Seilbahnkatastrophe von Kaprun: Zehn Jahre nach dem Urteilsspruch

Seilbahnkatastrophe von Kaprun: Zehn Jahre nach dem Urteilsspruch

Zehn Jahre nach dem Urteilsspruch zur Seilbahnkatastrophe von Kaprun sorgt ein neues Buch für Wirbel.
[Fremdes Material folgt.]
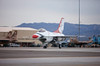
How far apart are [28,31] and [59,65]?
54852 millimetres

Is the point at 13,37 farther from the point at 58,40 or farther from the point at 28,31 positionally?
the point at 58,40

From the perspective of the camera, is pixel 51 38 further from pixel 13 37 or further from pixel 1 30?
pixel 1 30

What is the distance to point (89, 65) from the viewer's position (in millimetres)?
9594

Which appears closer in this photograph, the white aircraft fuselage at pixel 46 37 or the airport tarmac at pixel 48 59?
the airport tarmac at pixel 48 59

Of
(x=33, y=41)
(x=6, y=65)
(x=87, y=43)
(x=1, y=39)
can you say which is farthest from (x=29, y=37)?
(x=6, y=65)

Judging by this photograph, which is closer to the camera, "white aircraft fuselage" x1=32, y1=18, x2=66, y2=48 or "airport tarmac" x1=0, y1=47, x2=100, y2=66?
"airport tarmac" x1=0, y1=47, x2=100, y2=66

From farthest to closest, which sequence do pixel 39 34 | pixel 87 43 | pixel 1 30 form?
pixel 1 30 < pixel 87 43 < pixel 39 34

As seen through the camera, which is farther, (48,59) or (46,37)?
(46,37)

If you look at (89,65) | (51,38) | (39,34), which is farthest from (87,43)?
(89,65)

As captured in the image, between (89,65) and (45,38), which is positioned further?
(45,38)

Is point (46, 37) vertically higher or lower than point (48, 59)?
higher

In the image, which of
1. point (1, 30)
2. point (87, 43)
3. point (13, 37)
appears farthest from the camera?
point (1, 30)

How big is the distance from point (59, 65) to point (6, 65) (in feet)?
8.05

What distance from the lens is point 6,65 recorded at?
9.41 m
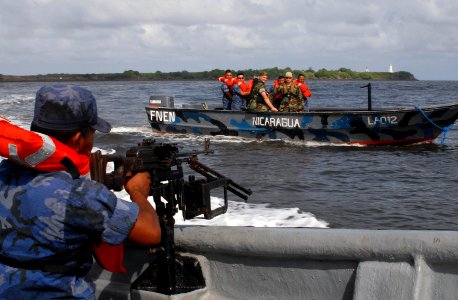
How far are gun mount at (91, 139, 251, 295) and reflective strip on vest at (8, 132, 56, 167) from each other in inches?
20.0

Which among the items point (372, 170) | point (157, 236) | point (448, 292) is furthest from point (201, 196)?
point (372, 170)

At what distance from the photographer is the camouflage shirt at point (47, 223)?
7.32 ft

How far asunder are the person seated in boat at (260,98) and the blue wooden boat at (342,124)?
6.1 inches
Maximilian S. ist einer der letzten Fahrgäste, die am 11. November 2000 um neun Uhr früh in die Standseilbahn auf das Kitzsteinhorn im Salzburger Wintersportort Kaprun steigen. Der 27-jährige Skiurlauber aus Bayern steht mit seinen Freunden ganz hinten in der Bahn, direkt an der Trennwand zur unbesetzten Führerkabine. Als der Waggon die ersten Meter Richtung Tunnel hinaufrattert, sieht Maximilian S. Rauch aus dem Armaturenbrett aufsteigen. Bald züngeln Flammen übers Führerpult. Als auch die Menschen vor ihm den Brand bemerken, bricht Panik aus. Der Zug steckt mittlerweile im Tunnel fest. „Wo sind die Nothämmer, wo sind die Feuerlöscher?“, rufen die Urlauber. Beides gibt es nur im Führerhäuschen, aber der Lenker ganz vorne im Waggon bekommt von all dem nichts mit. Mit Skiern und Stöcken schlagen die Menschen auf die doppelt verglasten Fenster ein, endlich entsteht ein Loch, die ersten Urlauber hechten kopfüber in den engen Tunnel. Maximilian S. hat Glück. Einer seiner Freunde ist Feuerwehrmann und schreit: „Nach unten laufen!“ Zu zwölft stolpern sie hinunter, während die Seilbahn über ihnen in Flammen aufgeht.

Dieser Augenzeugenbericht stammt aus dem Buch „155“ von Hannes Uhl und Hubertus Godeysen. Es beschreibt die Katastrophe, bei der 155 Menschen starben, und den folgenden Gerichtsprozess. Das Urteil von Richter Manfred Seiss, der im Februar 2004 alle 16 Angeklagten freisprach, ist bis heute umstritten.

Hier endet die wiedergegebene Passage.